* start SOURCE EXTRACT *

So Ray’s team pored over decades of official figures and detailed statistics, “to figure out what is happening in each county, for example in the United States, or in each municipio in Brazil or in each district in India... It takes a long, long time, obviously.”

It took three years, in fact.  But in the end, the group produced detailed maps that can be used to zero in on where yields are increasing and where they are not.

But Ray says this is really just the beginning.

“This data set can be used to answer many other questions like, ‘Where are we going from here?’ What we have only shown is where we are right now.”

Next, Ray says, researchers need to figure out why yields are not improving in these areas and what needs to change.

"Good news"

Kostas Stamoulis, director of the Agricultural Development Economics Division at the U.N. Food and Agriculture Organization, says the study identifies areas where improvements would have a substantial impact.

* end SOURCE EXTRACT *
* start SOURCE EXCERPT *

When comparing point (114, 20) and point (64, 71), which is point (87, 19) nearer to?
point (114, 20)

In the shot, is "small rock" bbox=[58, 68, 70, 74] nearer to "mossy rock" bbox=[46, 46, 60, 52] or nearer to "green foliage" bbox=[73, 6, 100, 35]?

* end SOURCE EXCERPT *

▶ _ACTIONS TO TAKE_
1. According to the crop yield article, how long did Ray's team spend on the work before producing its maps?
2. Carry the crop yield article forward from its final sentence.

▶ _TASK RESPONSES_
1. Three years.

2.
    
“There is significant untapped potential to increase yields to accommodate future demand," he says.  "This is good news. Let’s put it that way.”

And Stamoulis says in many cases tapping that potential is a matter of applying what is already known.

“The technologies exist, he says.  "We have to provide farmers with market access, infrastructure, risk management practices that will incentivize them to use those technologies.”

And as the demand for food crops grows, Stamoulis says the time to invest in farmers is now.